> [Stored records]
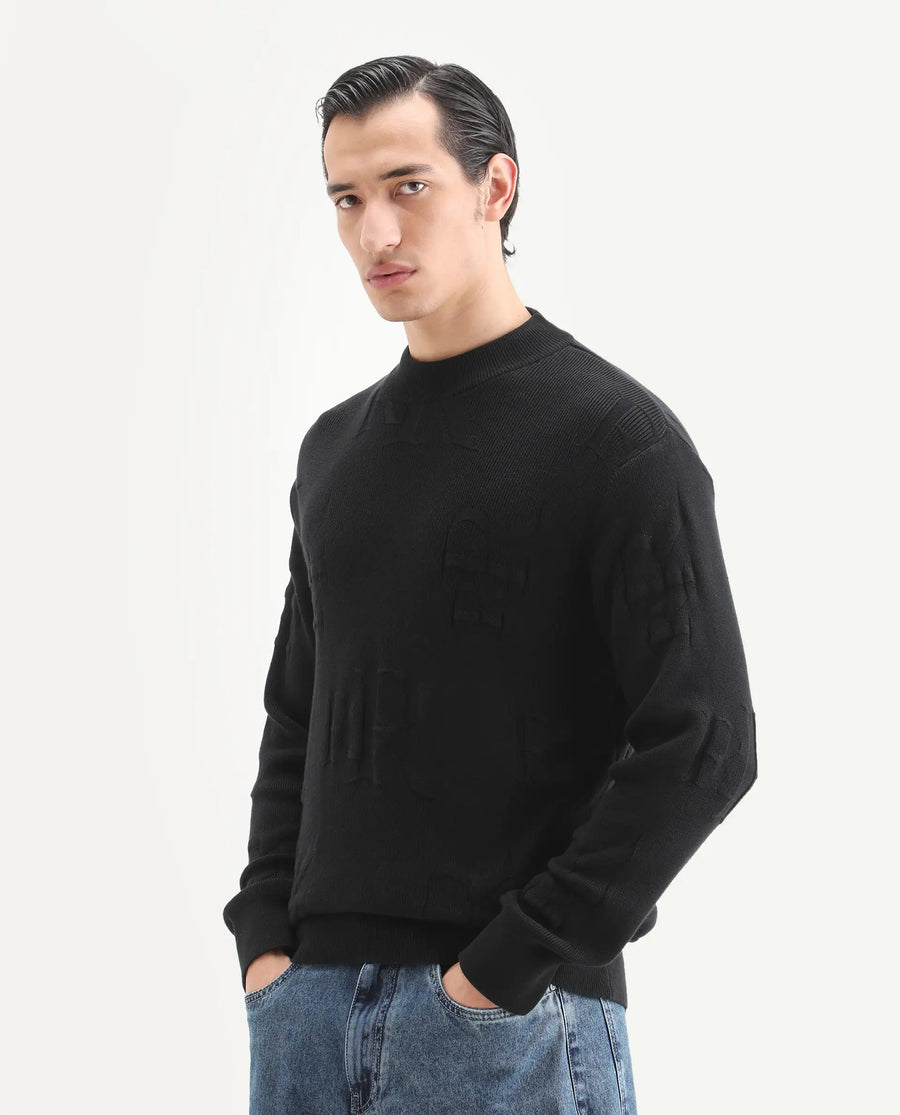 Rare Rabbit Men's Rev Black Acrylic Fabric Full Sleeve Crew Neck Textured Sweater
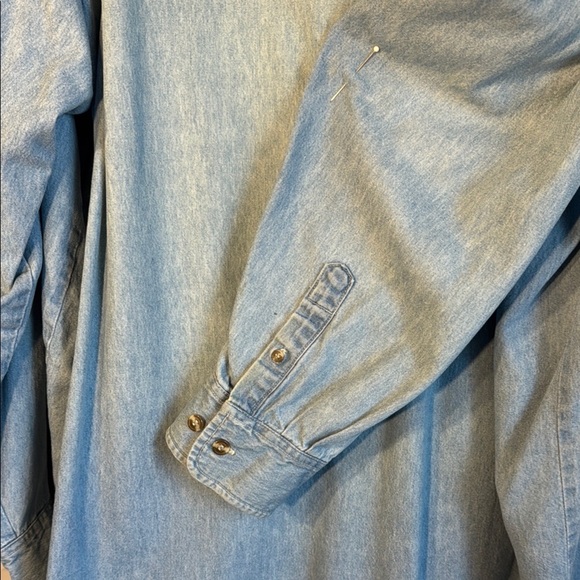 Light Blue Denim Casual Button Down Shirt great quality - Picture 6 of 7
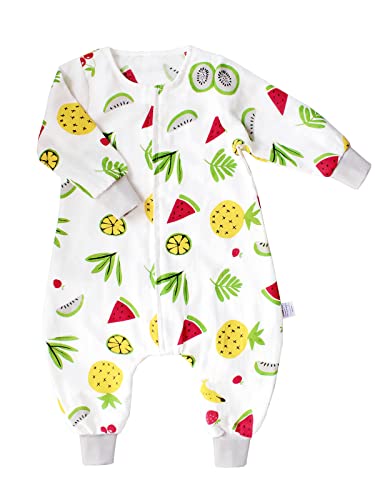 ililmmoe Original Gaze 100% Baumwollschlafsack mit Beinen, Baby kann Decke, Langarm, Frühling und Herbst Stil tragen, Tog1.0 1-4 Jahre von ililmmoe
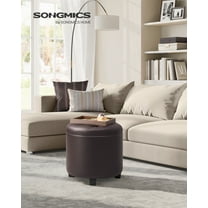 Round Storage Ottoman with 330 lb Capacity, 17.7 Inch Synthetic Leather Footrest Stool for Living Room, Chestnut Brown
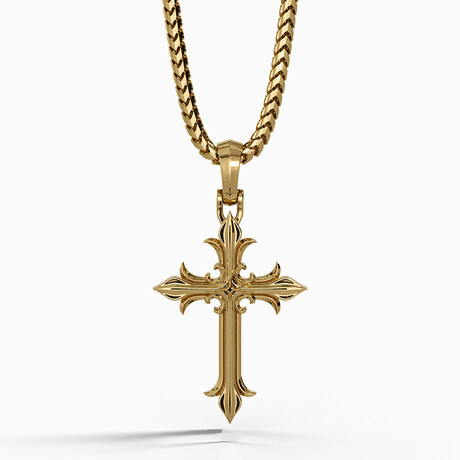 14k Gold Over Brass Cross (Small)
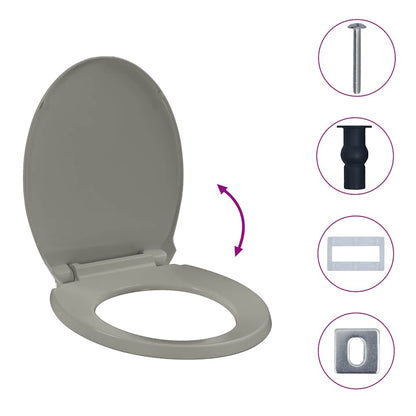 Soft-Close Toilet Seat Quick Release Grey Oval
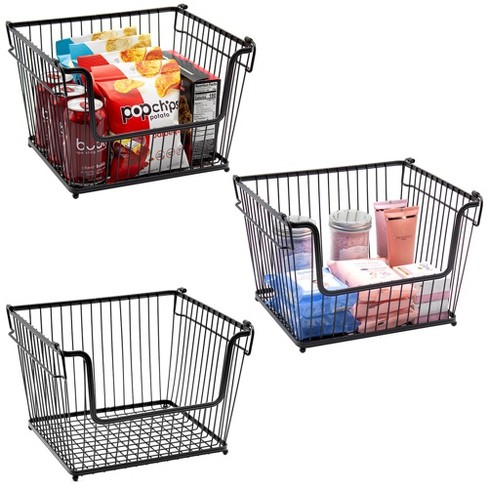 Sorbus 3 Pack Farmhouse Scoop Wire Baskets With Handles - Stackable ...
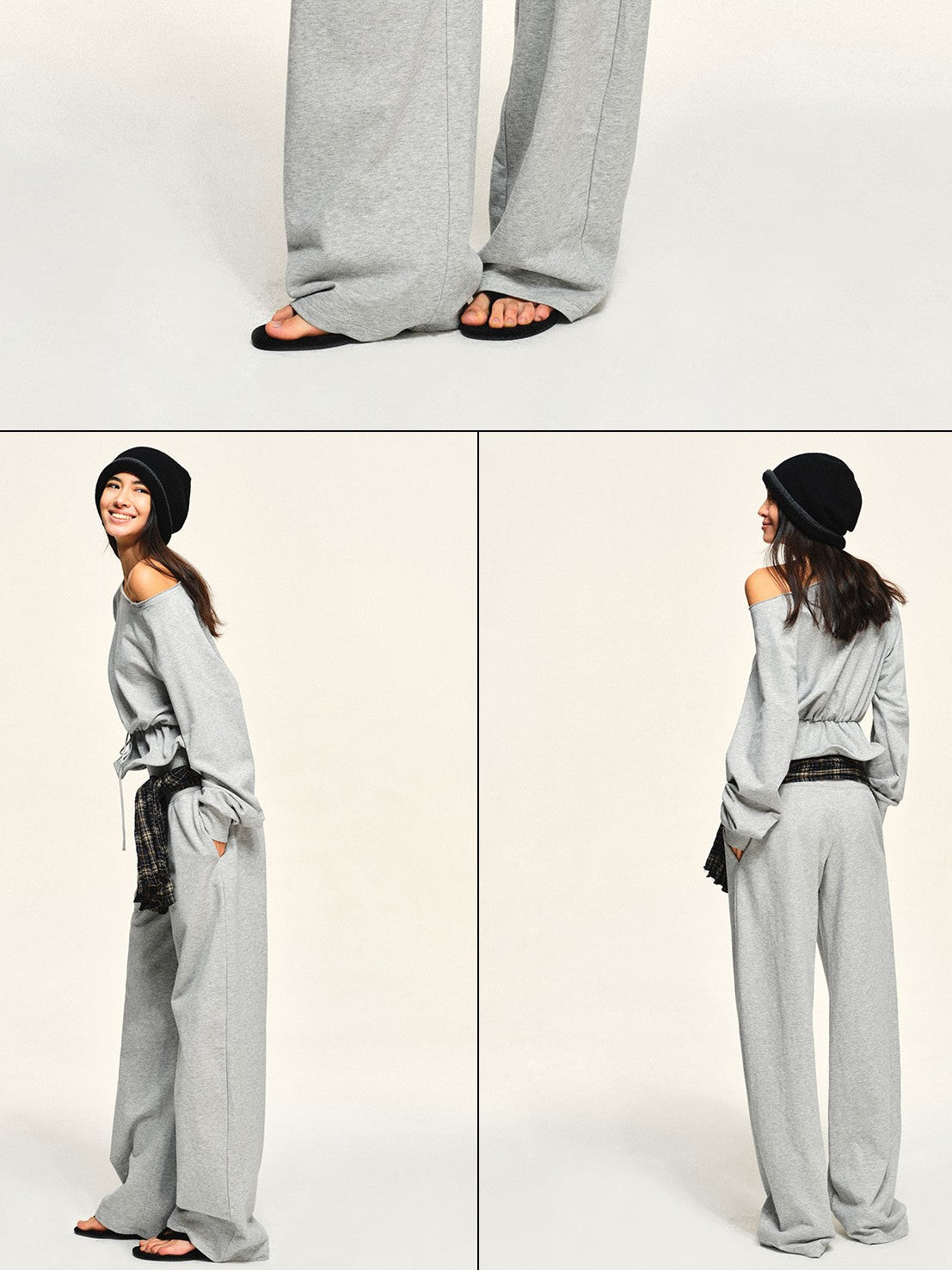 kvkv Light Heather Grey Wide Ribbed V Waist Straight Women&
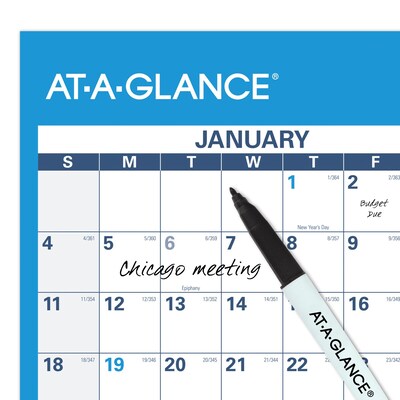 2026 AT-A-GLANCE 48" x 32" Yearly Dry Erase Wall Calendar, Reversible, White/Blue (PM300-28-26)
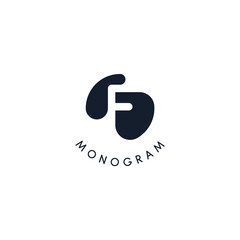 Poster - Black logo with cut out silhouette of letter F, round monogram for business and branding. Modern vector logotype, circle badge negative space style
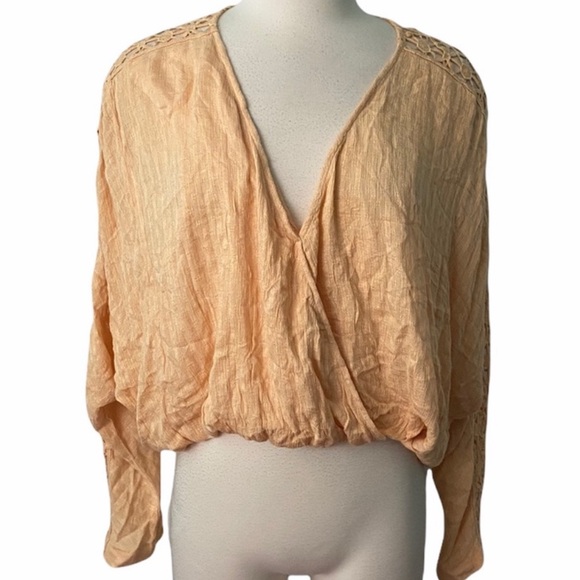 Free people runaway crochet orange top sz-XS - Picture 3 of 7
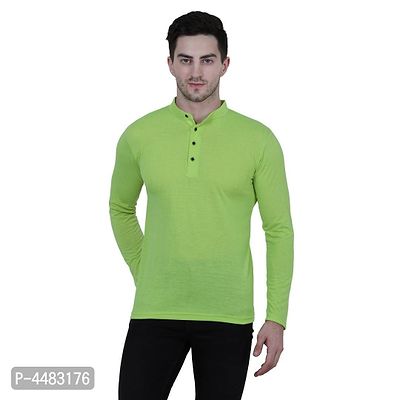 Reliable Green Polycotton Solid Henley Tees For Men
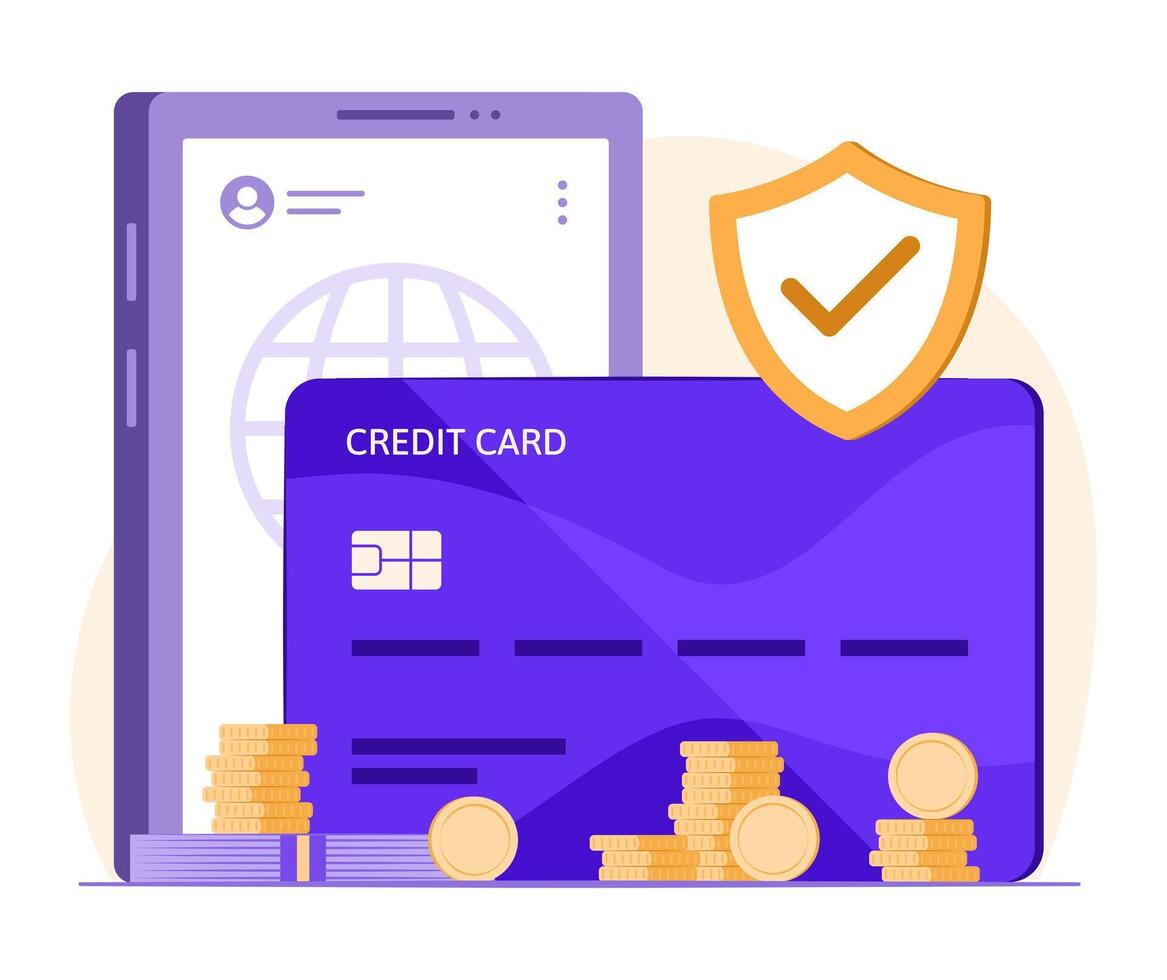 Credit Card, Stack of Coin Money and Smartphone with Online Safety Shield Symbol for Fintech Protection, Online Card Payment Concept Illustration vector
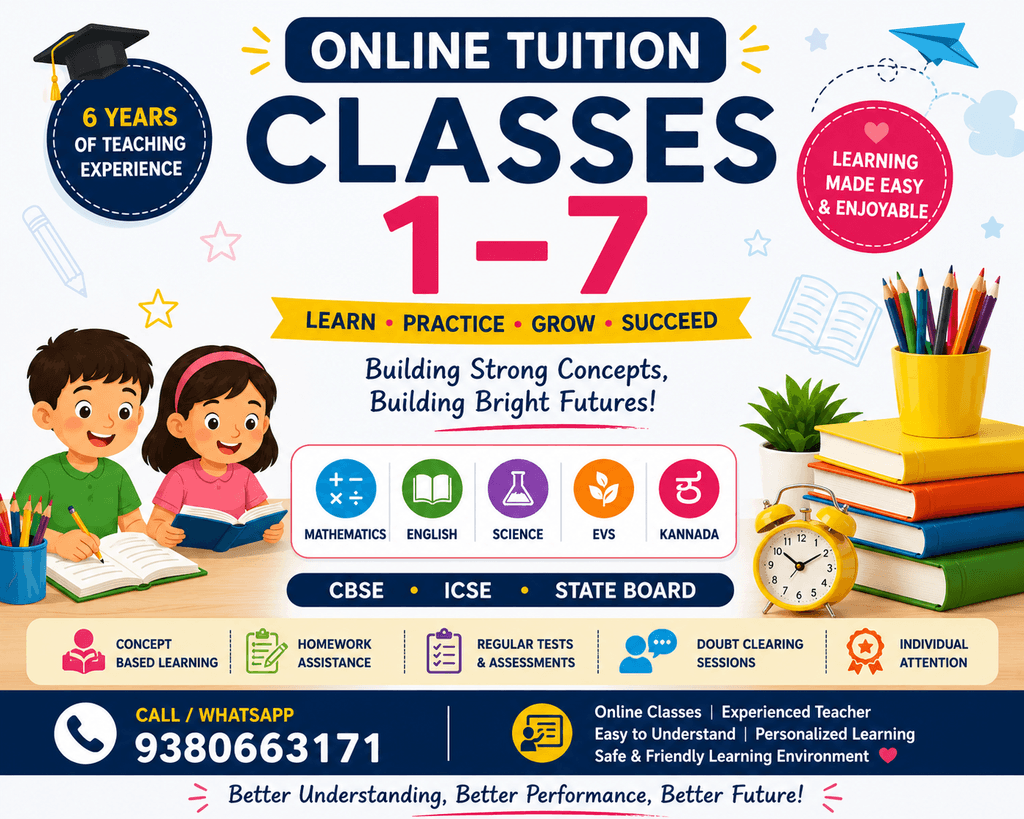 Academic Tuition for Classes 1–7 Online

> [Job item] Rewrite every line of the listing above as a numbered list, omitting any blank lines. Leave the pictures out of your answer.

> [Written response]
1.  Rare Rabbit Men's Rev Black Acrylic Fabric Full Sleeve Crew Neck Textured Sweater
2.  Light Blue Denim Casual Button Down Shirt great quality - Picture 6 of 7
3.  ililmmoe Original Gaze 100% Baumwollschlafsack mit Beinen, Baby kann Decke, Langarm, Frühling und Herbst Stil tragen, Tog1.0 1-4 Jahre von ililmmoe
4.  Round Storage Ottoman with 330 lb Capacity, 17.7 Inch Synthetic Leather Footrest Stool for Living Room, Chestnut Brown
5.  14k Gold Over Brass Cross (Small)
6.  Soft-Close Toilet Seat Quick Release Grey Oval
7.  Sorbus 3 Pack Farmhouse Scoop Wire Baskets With Handles - Stackable ...
8.  kvkv Light Heather Grey Wide Ribbed V Waist Straight Women&
9.  2026 AT-A-GLANCE 48" x 32" Yearly Dry Erase Wall Calendar, Reversible, White/Blue (PM300-28-26)
10.  Poster - Black logo with cut out silhouette of letter F, round monogram for business and branding. Modern vector logotype, circle badge negative space style
11.  Free people runaway crochet orange top sz-XS - Picture 3 of 7
12.  Reliable Green Polycotton Solid Henley Tees For Men
13.  Credit Card, Stack of Coin Money and Smartphone with Online Safety Shield Symbol for Fintech Protection, Online Card Payment Concept Illustration vector
14.  Academic Tuition for Classes 1–7 Online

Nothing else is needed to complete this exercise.